RIB randomized 470 men with primary prostate cancer and painful bone metastases to receive either a single dose of 8 Gy of localized radiation or a single 6-mg intravenous dose of ibandronate. Patients reported their pain score based on the Brief Pain Inventory, a 10-point scale ranging from no pain (0) to severe pain (10), and detailed their analgesic use at baseline and then at 4, 8, 12, 26, and 52 weeks after treatment. At 4 weeks, nonresponders were allowed to cross over to the other arm. The primary endpoint was pain relief at weeks 4 and 12 compared with baseline.

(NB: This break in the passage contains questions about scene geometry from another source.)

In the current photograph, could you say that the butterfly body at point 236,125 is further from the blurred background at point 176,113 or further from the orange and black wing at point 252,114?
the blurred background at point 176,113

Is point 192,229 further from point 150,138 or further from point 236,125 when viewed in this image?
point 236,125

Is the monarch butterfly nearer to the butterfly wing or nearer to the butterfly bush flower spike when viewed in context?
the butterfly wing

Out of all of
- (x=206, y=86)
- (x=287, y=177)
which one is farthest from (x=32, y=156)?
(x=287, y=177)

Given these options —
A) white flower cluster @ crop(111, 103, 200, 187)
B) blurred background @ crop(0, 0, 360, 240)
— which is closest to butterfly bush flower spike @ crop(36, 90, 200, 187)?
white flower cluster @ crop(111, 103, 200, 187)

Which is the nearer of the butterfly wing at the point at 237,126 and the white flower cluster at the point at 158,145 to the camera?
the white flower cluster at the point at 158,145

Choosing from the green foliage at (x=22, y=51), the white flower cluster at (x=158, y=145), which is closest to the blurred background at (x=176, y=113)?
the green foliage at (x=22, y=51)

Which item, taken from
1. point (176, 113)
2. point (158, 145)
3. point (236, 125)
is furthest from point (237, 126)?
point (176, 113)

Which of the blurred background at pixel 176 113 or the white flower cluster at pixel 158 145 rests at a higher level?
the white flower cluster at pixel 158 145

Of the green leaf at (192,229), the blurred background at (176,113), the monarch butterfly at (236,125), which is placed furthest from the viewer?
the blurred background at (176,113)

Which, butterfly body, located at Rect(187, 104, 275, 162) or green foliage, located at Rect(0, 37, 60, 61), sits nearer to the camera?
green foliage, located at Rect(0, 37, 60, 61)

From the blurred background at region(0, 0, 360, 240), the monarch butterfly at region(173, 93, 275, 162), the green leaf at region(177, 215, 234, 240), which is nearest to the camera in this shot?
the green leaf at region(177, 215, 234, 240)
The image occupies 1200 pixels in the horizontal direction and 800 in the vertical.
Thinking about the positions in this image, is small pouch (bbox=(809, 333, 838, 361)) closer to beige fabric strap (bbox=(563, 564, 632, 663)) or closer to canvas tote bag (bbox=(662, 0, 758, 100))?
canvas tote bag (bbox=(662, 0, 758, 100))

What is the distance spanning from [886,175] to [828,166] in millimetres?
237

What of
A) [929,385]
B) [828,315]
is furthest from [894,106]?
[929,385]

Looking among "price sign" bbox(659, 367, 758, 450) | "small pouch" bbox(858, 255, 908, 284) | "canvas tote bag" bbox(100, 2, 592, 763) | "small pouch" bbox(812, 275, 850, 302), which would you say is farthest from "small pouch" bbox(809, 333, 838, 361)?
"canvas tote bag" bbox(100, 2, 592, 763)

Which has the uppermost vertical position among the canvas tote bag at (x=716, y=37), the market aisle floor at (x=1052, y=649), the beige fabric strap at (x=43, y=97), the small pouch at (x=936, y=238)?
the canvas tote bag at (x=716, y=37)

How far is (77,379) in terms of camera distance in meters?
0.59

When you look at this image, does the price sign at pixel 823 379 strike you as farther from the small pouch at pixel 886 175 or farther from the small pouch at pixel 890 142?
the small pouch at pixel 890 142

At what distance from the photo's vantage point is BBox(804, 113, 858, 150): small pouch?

The patients’ median age was 73 years, and more than 90% were on androgen-deprivation therapy. The median time from prostate cancer diagnosis was 2 years. At 4 weeks, overall response rate (ORR) was 53% for radiotherapy versus 49% for ibandronate; at 12 weeks, ORR rate was 49% versus 56%, respectively. The percentage of crossovers was 24% for radiotherapy and 31% for ibandronate. Median survival was 11.8 months for those treated only with radiotherapy and 11.4 months for those treated only with ibandronate. For patients who crossed over from radiotherapy to ibandronate, median survival was 12.7 months versus 16.8 months for those treated with ibandronate who then crossed over to radiotherapy.

Few side effects were reported. The most common symptoms with radiotherapy, if it was near the abdomen, were transient nausea and gastrointestinal upset; flu-like symptoms were the most common adverse event with ibandronate.

These results suggest that perhaps these treatments could be combined, but optimal timing and the sequence of radiotherapy and ibandronate remain to be defined, said Hoskin.

Daniel Zips, MD, of Technical University in Dresden, Germany, said: “This is the first large randomized trial to compare radiotherapy versus a bisphosphonate in the treatment of metastatic bone pain. Up to 75% of men with advanced disease will develop bone metastases. Androgendeprivation therapy has negative effects on bone mineral density, and the complications of bone metastases have an impact on quality of life and possibly survival.”

Zips said that this trial was designed as an equivalence trial, and the major finding was equivalence for pain relief.